Figure. 2.7 – Critical Timing Path for SRAM

Precharge and initiation times for sensing as well as column address buffer and decoder delays can be hidden in the critical timing of an SRAM.

The memory clock cycle time, is the minimum time needed to complete successive read or write operations. Maximum read access time should not exceed the memory cycle time since there are write setup operations needed before each memory operation. The cycle time is essentially the reciprocal of the time rate at which address information is changed while reading or writing at random locations.

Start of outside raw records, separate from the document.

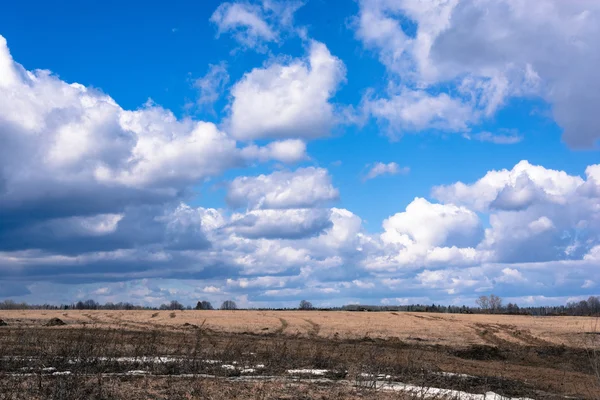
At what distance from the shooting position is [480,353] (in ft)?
120

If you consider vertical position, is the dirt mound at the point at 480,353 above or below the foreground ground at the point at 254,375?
below

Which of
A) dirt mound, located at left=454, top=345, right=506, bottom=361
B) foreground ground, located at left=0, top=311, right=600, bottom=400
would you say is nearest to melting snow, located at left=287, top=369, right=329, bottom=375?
foreground ground, located at left=0, top=311, right=600, bottom=400

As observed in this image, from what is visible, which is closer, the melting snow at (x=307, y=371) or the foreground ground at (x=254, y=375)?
the foreground ground at (x=254, y=375)

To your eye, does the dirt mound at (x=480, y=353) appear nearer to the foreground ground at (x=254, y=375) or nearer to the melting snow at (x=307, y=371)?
the foreground ground at (x=254, y=375)

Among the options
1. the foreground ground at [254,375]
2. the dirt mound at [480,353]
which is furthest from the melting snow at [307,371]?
the dirt mound at [480,353]

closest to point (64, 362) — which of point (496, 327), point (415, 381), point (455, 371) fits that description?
point (415, 381)

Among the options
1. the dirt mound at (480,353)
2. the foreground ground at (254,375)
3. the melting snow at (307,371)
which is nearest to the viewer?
the foreground ground at (254,375)

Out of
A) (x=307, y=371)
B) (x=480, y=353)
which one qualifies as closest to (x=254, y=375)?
(x=307, y=371)

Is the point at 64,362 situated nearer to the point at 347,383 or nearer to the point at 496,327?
the point at 347,383

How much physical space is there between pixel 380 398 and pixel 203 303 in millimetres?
161429

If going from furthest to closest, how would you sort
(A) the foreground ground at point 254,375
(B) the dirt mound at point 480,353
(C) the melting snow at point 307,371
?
(B) the dirt mound at point 480,353, (C) the melting snow at point 307,371, (A) the foreground ground at point 254,375

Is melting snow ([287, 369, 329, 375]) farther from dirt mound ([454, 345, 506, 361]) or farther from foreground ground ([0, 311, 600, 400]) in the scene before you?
dirt mound ([454, 345, 506, 361])

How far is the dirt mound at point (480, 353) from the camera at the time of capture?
118 ft

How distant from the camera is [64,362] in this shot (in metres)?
20.2
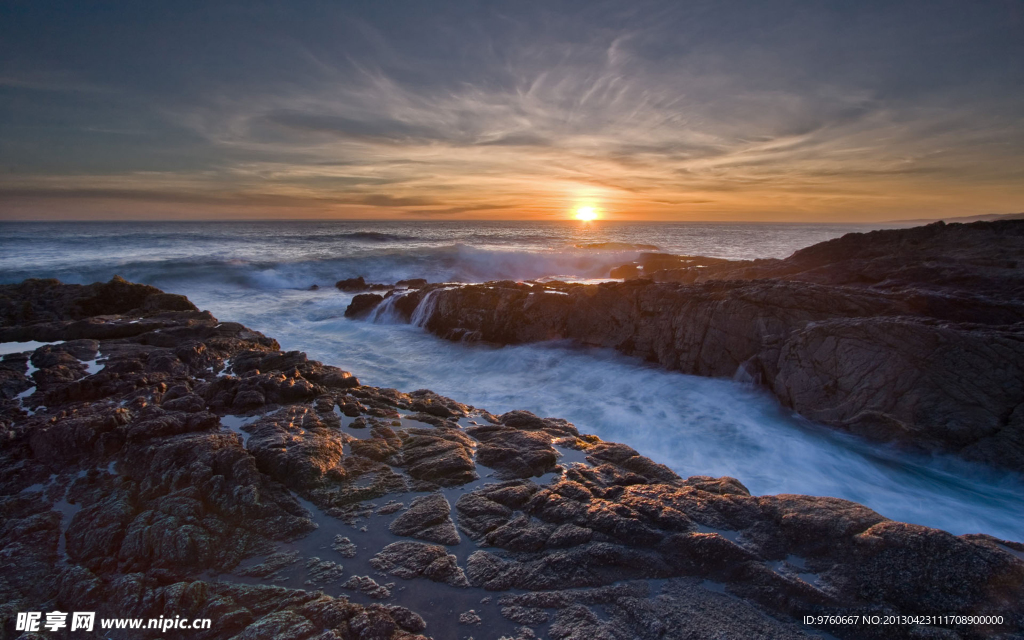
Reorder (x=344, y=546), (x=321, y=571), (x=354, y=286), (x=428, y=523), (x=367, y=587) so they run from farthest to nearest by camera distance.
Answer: (x=354, y=286)
(x=428, y=523)
(x=344, y=546)
(x=321, y=571)
(x=367, y=587)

#### FUNCTIONAL SRAM CHIP MODEL

Memories are said to be static if no periodic clock signals are required to retain stored data indefinitely. Memory cells in these circuits have a direct path to VDD or Gnd or both. Read-write memory cell arrays based on flip-flop circuits are commonly referred to as Static RAM's or SRAM's.

A functional block diagram for the SRAM chip is shown below



Figure. 2.8 – Functional SRAM chip model

1. The address latch block, receives the address.

2. The higher order bits of the address are connected to the row decoder, which selects a row in the memory cell array.

3. The lower order address bits go to the column decoder, which selects the required columns. The number of column selected depends on the data width of the chip, that is the number of data lines of chip, which determines how many bits can be accessed during a read or write operation

4. When the read/write line indicates *read operation*, the contents of the selected cells in the memory cell array are amplified by the sense amplifiers, loaded in the data register & presented on the data-out line(s).

5. During a *write operation* the data on the data-in line(s) are loaded into the data register & written in to the memory cell array through the write driver. Usually the data-in & data-out lines are combined to form bidirectional data lines, thus reducing the number of pins on the chip.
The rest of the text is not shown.